Que, junto a su esposo Hugo Medrano Pozo, adquirieron un omnibus con el cual su esposo trabajaba en la línea E, de la cual fue dirigente durante 10 años, en cuyo transcurso se produjo un desfalco por un tercero, empero toda la responsabilidad recayó sobre su esposo, quien fue obligado por los recurridos -que ya eran dirigentes de la línea- a suscribir un documento de préstamo por la suma de $us.15.168.-, de cuya suma su esposo depositó hasta el monto de $us.8.000.- quedando un saldo que no tenía la obligación de pagar; pero el 22 de noviembre de 2002 le obligaron también a firmar una minuta de transferencia del motorizado incluyendo los derechos de línea. Ante estos actos viciados, su esposo interpuso demanda ordinaria de nulidad de los documentos referidos, habiendo los recurridos respondido a la acción, empero por cuerda separada interpusieron juicio ejecutivo contra su esposo en base a los documentos cuestionados. Que, al verse afectada en sus intereses como propietaria del 50% de los bienes en común, puesto que no participó en la suscripción de dichos documentos, pidió el resarcimiento de daños y perjuicios en un proceso sumario, pero no la devolución del vehículo que es un instrumento de trabajo, el mismo que actualmente está en deposito deteriorándose, argumentando los recurridos que está como garantía del supuesto préstamo, lo cual es ilegal y le priva de percibir su cincuenta por ciento por el servicio que prestaría el omnibus, pues lo que corresponde únicamente es la anotación preventiva, empero lo que existe es una apropiación indebida de los recurridos, quienes incluso han hecho trabajar el vehículo percibiendo un ingreso diario de Bs.200.-.

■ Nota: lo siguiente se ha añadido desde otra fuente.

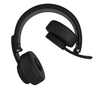 products/Urbanista_Seattle_Wireless_On-Ear_Headphones_Dark_Clown_1.png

I.1.2 Derechos y garantías supuestamente vulnerados.
Derechos a a la seguridad jurídica, al trabajo, a la propiedad y otros, previstos en los arts. 7-a)-d)-i), 22-I CPE.
I.1.3 Personas recurridas y petitorio.
Con esos antecedentes plantea recurso de amparo constitucional contra José Alejandro Núñez Zabalaga y Oscar Cardozo Sejas, pidiendo sea declarado procedente, disponiéndose que en el día los recurridos le hagan entrega de su vehículo y de su derecho a la línea “E”.
I.2 Audiencia y Resolución.
Instalada la audiencia pública el 19 de octubre de 2002, tal como consta en el acta de fs. 152, ocurrió lo siguiente:
I.2.1 Ratificación y ampliación.
El abogado de la recurrente, ratificó los fundamentos de la demanda y los amplió indicando que no es parte de los dos procesos, pero que en uno de ellos presentó tercería de dominio excluyente sobre el vehículo y que no tiene otra opción ni otro recurso.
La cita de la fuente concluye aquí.